Ariana | Blogger | X X

26.06.2019

Niezwykle ważna, choć nieidealna powieść dla młodzieży


Tytuł oryginału: The Hate U Give
Tytuł polski: The Hate U Give. Nienawiść, którą dajesz.
Autor: Angie Thomas
Tłumaczenie: Donata Olejnik 
Wydawnictwo: Papierowy Księżyc  

Starr żyje w rozdarciu pomiędzy dwoma światami — biedną dzielnicą, w której mieszka oraz luksusową szkołą, do której uczęszcza.

Pewnej tragicznej nocy, dziewczyna jest świadkiem, jak jej przyjaciel zostanie zastrzelony przez policjanta i to wydarzenia obróci cały jej, ale nie tylko, świat do góry nogami.

Zapamiętaj: The Hate U Give Little Infants F... Everybody



&&&

Są takie tytuły, które chcemy przeczytać od pierwszej chwili, gdy o nich usłyszymy, ale nigdy nie mamy czasu, by się za to zabrać. Są takie pozycje, które stojąc na naszych regułach, krzyczą wyjątkowo głośno, by je przeczytać, teraz, zaraz natychmiast. Jedną z takich książek było dla mnie The Hate U Give, po które bardzo chciałam sięgnąć, odkąd tylko poznałam zarys jej fabuł, lecz nie potrafiłam odnaleźć ku temu odpowiedniego momentu. Aż pewnego słonecznego popołudnia, czysto spontanicznie, ściągnęłam wspomnianą powieść z regału i po prostu zaczęłam czytać, z myślą, że zaczynam niebywale dobrą lekturę…

Trzymaj ręce tak, żeby były widoczne. Nie wykonuj żadnych gwałtownych ruchów. Odzywaj się tylko wtedy, kiedy cię o coś zapytają.

Ta książka nie rozpoczyna się powoli, autorka nie zwlekała i wrzuciła najważniejszą scenę z całej powieści, wokół której kręci się tak właściwie cała historia już na samym jej początku. Nie żyję w Stanach Zjednoczonych, nigdy nie byłam tam nawet w trakcie wakacji, jednak oglądam wiadomości i wiem, że takie sytuacje naprawdę mają miejsce, a mimo to… Mimo to nie potrafiłam spokojnie czytać o tym akcie okrucieństwa, o tej zwykłej niesprawiedliwości świata, przez którą musiał zginąć młody, niewinny mężczyzna.
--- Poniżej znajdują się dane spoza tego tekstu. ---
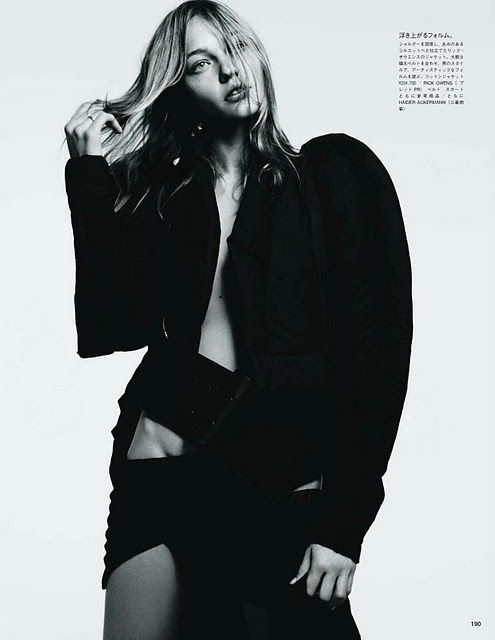 Sasha Pivovarova Vogue Japan aout 2011 by Hedi Slimane 4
I najdziwniejsze jest to, że nie uważam by ta scena była szczególnie dobrze napisana – zabrakło w niej kilku zdań, które sprawiłby, że zaangażowałbym się w całą sytuację, odrobiny dynamizmu i emocji, lecz na przekór temu ta scena wydawała mi się okropnie mocna, wręcz przytłaczająca.

Po owym tragicznym wydarzeniu książka wcale o nim nie zapomina, a wręcz wciąż kręci się wokół niej, ponieważ główna bohaterka całej historii i jednocześnie jej narratorka, będzie musiała zmierzyć się z konsekwencjami tragicznej nocy. Niezwykle podobało mi się to, że autorka umiejętnie lawirowała między kolejnymi sytuacjami i chociaż używała prostego, młodzieżowego języka, to wciąż potrafiła wzbudzić w czytelniku chęć do refleksji. Ciekawy wydał mi się również fakt, że chociaż powieść jest dość mocno jednostronna, za sprawą jej narratorki, tak Angie Thomas udało się przemycić tu kilka nieco odmiennych poglądów na ową sprawę za pomocą naprawdę różnorodnych bohaterów.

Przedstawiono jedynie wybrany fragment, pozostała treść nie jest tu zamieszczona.